The photo taken on Friday, June 20, 2014, shows Dawancha (Big Bowl Tea) and a number of traditional Beijing snacks at Laoshe Teahouse in Beijing.
Lu'an Melon Seed Tea gains its name from the shape of the processed tea leaves, which are flat and oval shaped, resembling a melon seed. Unlike other green teas which utilize new buds in making tea, Lu'an Gua Pian uses the second leaf on the branch. Each leaf's central vein is removed and the leaves are pan fried and shaped.
The uniqueness of the tea should be known by more domestic and international tea drinkers, and more noted brands of the tea should be built and promoted, said Yin Zhijun, the chairwoman of Laoshe Teahouse, a traditional style teahouse popular with tourists.
The history of Lu'an Gua Pian dates back to the Tang Dynasty when it was first recorded in the book called The Classics of Tea, the first large-scale document about general tea-drinking habits within China.

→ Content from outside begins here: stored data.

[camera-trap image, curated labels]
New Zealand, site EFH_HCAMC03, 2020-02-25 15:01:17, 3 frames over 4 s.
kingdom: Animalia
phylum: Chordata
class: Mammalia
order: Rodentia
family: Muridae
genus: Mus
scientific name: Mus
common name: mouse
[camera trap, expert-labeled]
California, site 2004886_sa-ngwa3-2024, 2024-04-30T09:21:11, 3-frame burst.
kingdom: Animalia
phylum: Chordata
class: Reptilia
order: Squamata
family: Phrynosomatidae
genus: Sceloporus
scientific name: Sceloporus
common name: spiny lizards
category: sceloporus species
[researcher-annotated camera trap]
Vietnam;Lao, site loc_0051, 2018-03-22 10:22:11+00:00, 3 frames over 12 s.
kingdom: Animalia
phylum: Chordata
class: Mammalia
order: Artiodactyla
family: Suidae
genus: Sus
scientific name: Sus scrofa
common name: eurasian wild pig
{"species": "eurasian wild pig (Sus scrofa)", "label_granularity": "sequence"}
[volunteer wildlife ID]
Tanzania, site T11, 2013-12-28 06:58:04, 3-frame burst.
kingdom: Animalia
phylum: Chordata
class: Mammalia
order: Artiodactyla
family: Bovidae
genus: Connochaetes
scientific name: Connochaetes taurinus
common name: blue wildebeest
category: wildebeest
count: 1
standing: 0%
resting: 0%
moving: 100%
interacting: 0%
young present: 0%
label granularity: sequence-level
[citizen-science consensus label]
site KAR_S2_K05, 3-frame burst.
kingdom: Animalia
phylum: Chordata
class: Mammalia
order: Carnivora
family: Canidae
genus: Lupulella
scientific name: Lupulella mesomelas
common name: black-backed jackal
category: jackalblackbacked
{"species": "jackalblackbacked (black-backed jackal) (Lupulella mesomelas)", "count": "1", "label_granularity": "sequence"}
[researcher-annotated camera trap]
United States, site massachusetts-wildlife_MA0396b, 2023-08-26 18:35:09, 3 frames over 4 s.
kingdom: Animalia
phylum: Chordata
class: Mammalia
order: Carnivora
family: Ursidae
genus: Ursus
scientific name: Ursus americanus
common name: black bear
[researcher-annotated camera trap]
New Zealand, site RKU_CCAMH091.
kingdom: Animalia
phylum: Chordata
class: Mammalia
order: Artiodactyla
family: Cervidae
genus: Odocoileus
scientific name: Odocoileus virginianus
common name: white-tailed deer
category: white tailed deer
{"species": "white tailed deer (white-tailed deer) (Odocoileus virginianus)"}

The tea is mainly grown in the Dabie Mountain region, Lu'an County in East China's Anhui Province. According to Yin Zhijun, Anhui merchants are unostentatious and diligent and the organic tea parks are amazing in terms of scale and operation. "We have been connecting the tea production process and the marketing process with the internet, and have boosted the amount of electronic business for our tea products," said Zeng Shengchun, chairman of Hui Liu, a noted brand of Lu'an Gua Pian and vice-president of the China Tea Marketing Association. The ten most famous Chinese teas include Long Jing (Dragon well) , Ti Kuan Yin, Qimen oolong tea, Lu'an Gua Pian, Xinyang Mao Jian, Junshan Silver Needle, Bi Luo Chun, Mount Lu Yunwu Tea, Mount Huang Maofeng and Wuyi Yan Tea.